The application of vertical machining centers in the new energy industry is expanding with industrial upgrades. Their high precision and flexible processing capabilities are well-suited to the manufacturing needs of core components in new energy vehicles. The following analysis focuses on the processing of core components in new energy vehicles:

Motor Shell and Rotor Bracket:

These components, made from aluminum alloy or magnesium alloy, require a high-speed spindle (12000-24000r/min) with five-axis linkage for efficient processing of complex surfaces and heat dissipation fins. For example, the coaxiality requirement for the bearing holes in the motor shell is ≤0.01mm. The vertical machining center ensures precise processing of multiple holes through linear optical scale feedback and thermal compensation systems.
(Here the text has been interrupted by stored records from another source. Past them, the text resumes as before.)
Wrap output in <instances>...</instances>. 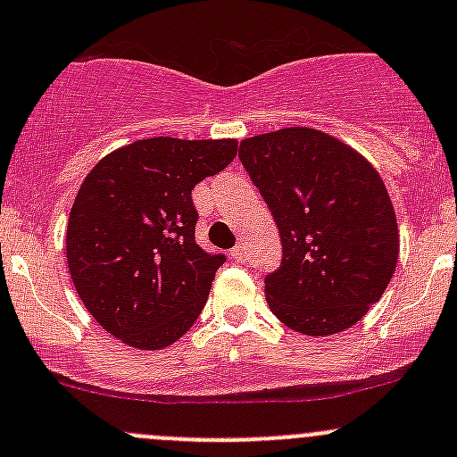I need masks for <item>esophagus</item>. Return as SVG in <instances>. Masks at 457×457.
Instances as JSON below:
<instances>
[{
    "label": "esophagus",
    "instance_id": "34e87169",
    "mask_svg": "<svg viewBox=\"0 0 457 457\" xmlns=\"http://www.w3.org/2000/svg\"><path fill=\"white\" fill-rule=\"evenodd\" d=\"M232 258H234V261H238V262H245L247 261V250H245V245H243V243H238V245L234 247Z\"/></svg>",
    "mask_w": 457,
    "mask_h": 457
}]
</instances>
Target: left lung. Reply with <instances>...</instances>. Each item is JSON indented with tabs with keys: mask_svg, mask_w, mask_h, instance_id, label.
<instances>
[{
	"mask_svg": "<svg viewBox=\"0 0 457 457\" xmlns=\"http://www.w3.org/2000/svg\"><path fill=\"white\" fill-rule=\"evenodd\" d=\"M283 262L265 278L271 314L305 336H334L380 301L398 265L389 192L370 161L327 132L283 128L241 141Z\"/></svg>",
	"mask_w": 457,
	"mask_h": 457,
	"instance_id": "8db88e82",
	"label": "left lung"
}]
</instances>
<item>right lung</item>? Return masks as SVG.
<instances>
[{
	"label": "right lung",
	"instance_id": "obj_1",
	"mask_svg": "<svg viewBox=\"0 0 457 457\" xmlns=\"http://www.w3.org/2000/svg\"><path fill=\"white\" fill-rule=\"evenodd\" d=\"M237 150V139H141L105 154L81 183L68 270L86 310L123 345L170 347L205 307L225 256L196 245L192 190Z\"/></svg>",
	"mask_w": 457,
	"mask_h": 457
}]
</instances>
 Electronic Control System Shell:

To meet lightweight requirements, when processing thin-walled parts (wall thickness ≤2mm), the spindle must have high dynamic response to prevent deformation caused by cutting vibrations. Using HSK-E40 tool holders and diamond-coated tools, the surface roughness can be achieved to Ra≤1.6μm, meeting the high-precision milling requirements for electromagnetic shielding structures.

Battery Pack Pallet:

As a typical component in new energy vehicles, the pallet typically measures 2000mm x 1500mm and requires a large vertical machining center capable of supporting a load of at least 8 tons. Through multi-station clamping and an automatic tool changing system (ATC tool magazine with at least 40 tools), the pallet can undergo multiple processes, including countersunk holes, threaded holes, and sealing grooves, with a cycle time controlled within 30 minutes.

Lightweight structural components of the vehicle：

such as aluminum alloy bumpers and battery pack frames, must balance strength and weight reduction. The vertical machining center uses high-speed milling (feed rate ≥ 30m/min) combined with layered cutting technology to produce complex structures with reinforcing ribs. This process achieves a material removal rate of over 70%, while maintaining dimensional tolerances within ±0.05mm.